Copy every row below word for word, leaving out the pictures.

[BEGIN RECORDS]

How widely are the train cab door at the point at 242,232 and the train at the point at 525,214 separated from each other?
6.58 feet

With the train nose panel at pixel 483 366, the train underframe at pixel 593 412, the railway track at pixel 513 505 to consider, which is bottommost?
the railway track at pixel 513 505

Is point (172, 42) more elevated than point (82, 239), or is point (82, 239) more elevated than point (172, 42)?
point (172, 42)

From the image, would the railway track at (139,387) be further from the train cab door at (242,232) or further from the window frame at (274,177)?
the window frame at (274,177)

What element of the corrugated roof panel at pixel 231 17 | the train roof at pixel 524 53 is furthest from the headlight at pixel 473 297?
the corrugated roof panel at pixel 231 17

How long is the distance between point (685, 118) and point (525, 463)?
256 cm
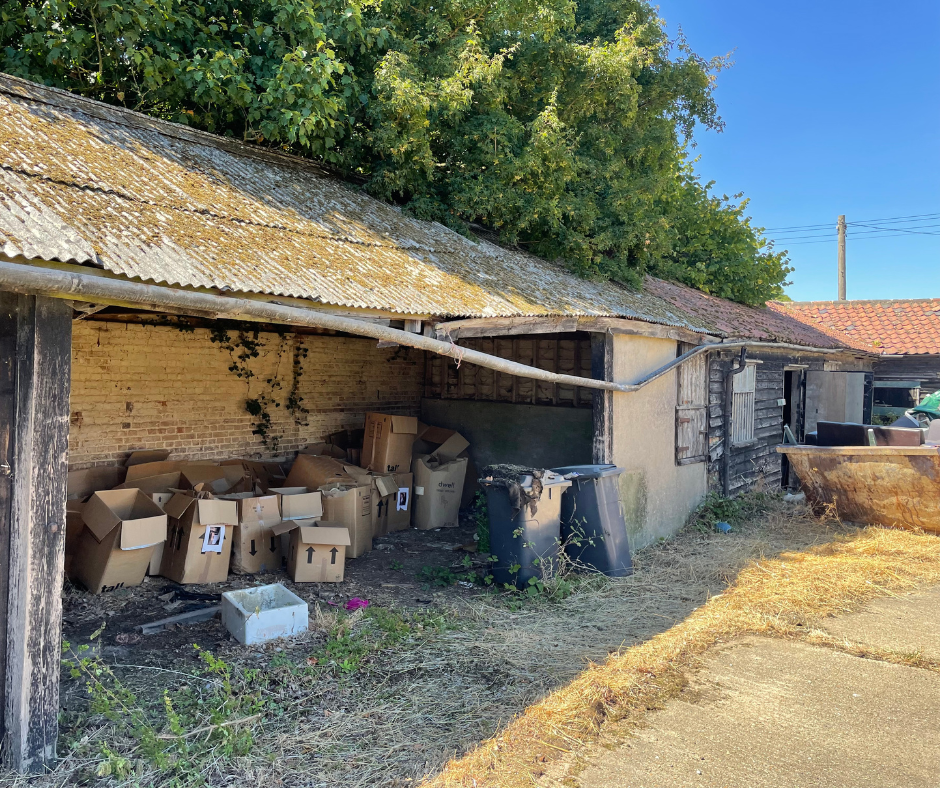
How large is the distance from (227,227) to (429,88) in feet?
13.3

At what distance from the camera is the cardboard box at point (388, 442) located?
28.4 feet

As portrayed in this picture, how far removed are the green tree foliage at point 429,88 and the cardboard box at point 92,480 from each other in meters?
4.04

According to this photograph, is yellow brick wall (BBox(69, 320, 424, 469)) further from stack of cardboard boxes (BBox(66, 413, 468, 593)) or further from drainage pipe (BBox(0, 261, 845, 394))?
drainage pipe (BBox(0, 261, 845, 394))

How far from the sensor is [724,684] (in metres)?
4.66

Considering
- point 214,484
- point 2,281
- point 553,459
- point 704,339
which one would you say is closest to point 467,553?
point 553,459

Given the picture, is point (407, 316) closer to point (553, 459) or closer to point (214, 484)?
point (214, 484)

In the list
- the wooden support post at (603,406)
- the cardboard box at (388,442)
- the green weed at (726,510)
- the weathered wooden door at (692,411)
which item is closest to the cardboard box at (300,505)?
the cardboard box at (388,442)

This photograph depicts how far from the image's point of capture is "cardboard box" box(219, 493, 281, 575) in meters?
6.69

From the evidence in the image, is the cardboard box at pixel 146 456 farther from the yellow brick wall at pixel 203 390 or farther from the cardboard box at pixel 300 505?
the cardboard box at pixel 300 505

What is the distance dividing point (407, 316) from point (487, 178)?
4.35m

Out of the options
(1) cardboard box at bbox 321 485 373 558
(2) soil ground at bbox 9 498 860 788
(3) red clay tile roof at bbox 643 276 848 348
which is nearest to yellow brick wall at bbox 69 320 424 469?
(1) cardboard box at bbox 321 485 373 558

[END RECORDS]

• **TASK RESPONSE**
How widely are the train cab door at the point at 242,232 and the train at the point at 525,214 separated from each other?
6.58 feet

With the train nose panel at pixel 483 366, the train underframe at pixel 593 412, the railway track at pixel 513 505 to consider, which is bottommost?
the railway track at pixel 513 505

Is point (172, 42) more elevated than point (82, 239), or is point (82, 239) more elevated than point (172, 42)?
point (172, 42)

From the image, would the railway track at (139,387) be further from the train cab door at (242,232) or further from the window frame at (274,177)?
the window frame at (274,177)

What element of the corrugated roof panel at pixel 231 17 | the train roof at pixel 524 53 is furthest from the headlight at pixel 473 297?
the corrugated roof panel at pixel 231 17

How long is the distance between point (685, 118) and point (525, 463)?
256 cm
How large is the distance from (227,227) to (429,88) in feet?
13.3

At what distance from the camera is the cardboard box at point (388, 442) located?
28.4 feet

As portrayed in this picture, how far removed are the green tree foliage at point 429,88 and the cardboard box at point 92,480 from each other in meters?
4.04

According to this photograph, is yellow brick wall (BBox(69, 320, 424, 469)) further from stack of cardboard boxes (BBox(66, 413, 468, 593)) or further from drainage pipe (BBox(0, 261, 845, 394))?
drainage pipe (BBox(0, 261, 845, 394))

How far from the sensor is [724,684] (in metres)?
4.66

Considering
- point 214,484
- point 2,281
- point 553,459
- point 704,339
which one would you say is closest to point 467,553?
point 553,459

Given the picture, is point (407, 316) closer to point (553, 459) or closer to point (214, 484)?
point (214, 484)

In the list
- the wooden support post at (603,406)
- the cardboard box at (388,442)
- the green weed at (726,510)
- the weathered wooden door at (692,411)
which item is closest to the cardboard box at (300,505)?
the cardboard box at (388,442)

This photograph depicts how far from the image's point of capture is "cardboard box" box(219, 493, 281, 575) in meters?
6.69

From the evidence in the image, is the cardboard box at pixel 146 456 farther from the yellow brick wall at pixel 203 390 or farther from the cardboard box at pixel 300 505?
the cardboard box at pixel 300 505

What is the distance dividing point (407, 316) from point (487, 178)?
4.35m

Out of the options
(1) cardboard box at bbox 321 485 373 558
(2) soil ground at bbox 9 498 860 788
(3) red clay tile roof at bbox 643 276 848 348
which is nearest to yellow brick wall at bbox 69 320 424 469?
(1) cardboard box at bbox 321 485 373 558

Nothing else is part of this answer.